Write the Main Class​

my_guardrail.py:

import os
from typing import Optional, List
from fastapi import HTTPException

from litellm.integrations.custom_guardrail import CustomGuardrail
from litellm.types.guardrails import PiiEntityType
from litellm._logging import verbose_proxy_logger
from litellm.llms.custom_httpx.http_handler import (
get_async_httpx_client,
httpxSpecialProvider,
)

class MyGuardrail(CustomGuardrail):
def __init__(self, api_key: Optional[str] = None, api_base: Optional[str] = None, **kwargs):
self.api_key = api_key or os.getenv("MY_GUARDRAIL_API_KEY")
self.api_base = api_base or os.getenv("MY_GUARDRAIL_API_BASE", "https://api.myguardrail.com")
super().__init__(default_on=True)

async def apply_guardrail(
self,
text: str,
language: Optional[str] = None,
entities: Optional[List[PiiEntityType]] = None,
request_data: Optional[dict] = None,
) -> str:
result = await self._check_with_api(text, request_data)

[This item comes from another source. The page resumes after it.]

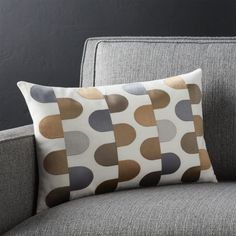 Embroidered in a palette of silky metallics, solid domes stagger in modernist array on solid white cotton. Pillow reverses to solid white. Our decorative pillows include your choice of a plush feather-down or lofty down-alternative insert at no extra cost.<br /><br /><NEWTAG/><ul><li>100% cotton with 100% rayon embroidery</li><li>On-seam zipper</li><li>Knife-edge tailoring</li><li>Machine wash cold on gentle, dry flat; cool iron as needed</li><li>Down-alternative insert: 100% polyester fill…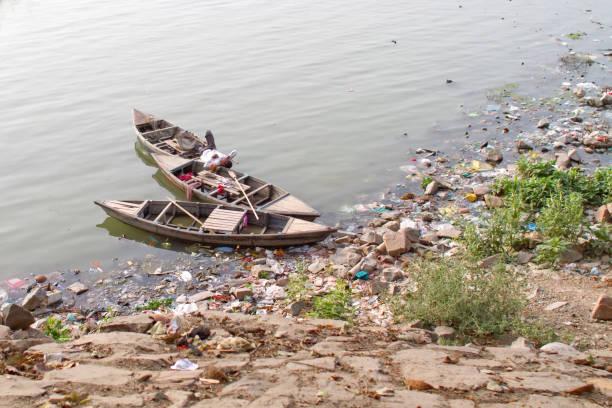 Boats on the Yamuna river, New Delhi stock photo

if result.get("action") == "BLOCK":
raise Exception(f"Content blocked: {result.get('reason', 'Policy violation')}")

return text

async def _check_with_api(self, text: str, request_data: Optional[dict]) -> dict:
async_client = get_async_httpx_client(llm_provider=httpxSpecialProvider.LoggingCallback)

headers = {
"Content-Type": "application/json",
"Authorization": f"Bearer {self.api_key}",
}

response = await async_client.post(
f"{self.api_base}/check",
headers=headers,
json={"text": text},
timeout=5,
)

response.raise_for_status()
return response.json()

Create the Init File​

__init__.py:

from typing import TYPE_CHECKING

from litellm.types.guardrails import SupportedGuardrailIntegrations

from .my_guardrail import MyGuardrail

if TYPE_CHECKING:
from litellm.types.guardrails import Guardrail, LitellmParams


def initialize_guardrail(litellm_params: "LitellmParams", guardrail: "Guardrail"):
import litellm

_my_guardrail_callback = MyGuardrail(
api_base=litellm_params.api_base,
api_key=litellm_params.api_key,
guardrail_name=guardrail.get("guardrail_name", ""),
event_hook=litellm_params.mode,
default_on=litellm_params.default_on,
)

litellm.logging_callback_manager.add_litellm_callback(_my_guardrail_callback)
return _my_guardrail_callback


guardrail_initializer_registry = {
SupportedGuardrailIntegrations.MY_GUARDRAIL.value: initialize_guardrail,
}

guardrail_class_registry = {
SupportedGuardrailIntegrations.MY_GUARDRAIL.value: MyGuardrail,
}

Register Your Guardrail Type​

Add to litellm/types/guardrails.py:

class SupportedGuardrailIntegrations(str, Enum):
LAKERA = "lakera_prompt_injection"
APORIA = "aporia"
BEDROCK = "bedrock_guardrails"
PRESIDIO = "presidio"
ZSCALER_AI_GUARD = "zscaler_ai_guard"
MY_GUARDRAIL = "my_guardrail"

Usage​

Config File​

model_list:
- model_name: gpt-4
litellm_params:
model: gpt-4
api_key: os.environ/OPENAI_API_KEY

litellm_settings:
guardrails:
- guardrail_name: my_guardrail
litellm_params:
guardrail: my_guardrail
mode: during_call
api_key: os.environ/MY_GUARDRAIL_API_KEY
api_base: https://api.myguardrail.com

Per-Request​

curl --location 'http://localhost:4000/chat/completions' \
--header 'Authorization: Bearer sk-1234' \
--header 'Content-Type: application/json' \
--data '{
"model": "gpt-4",
"messages": [{"role": "user", "content": "Test message"}],
"guardrails": ["my_guardrail"]
}'

Testing​

Add unit tests inside test_litellm/ folder.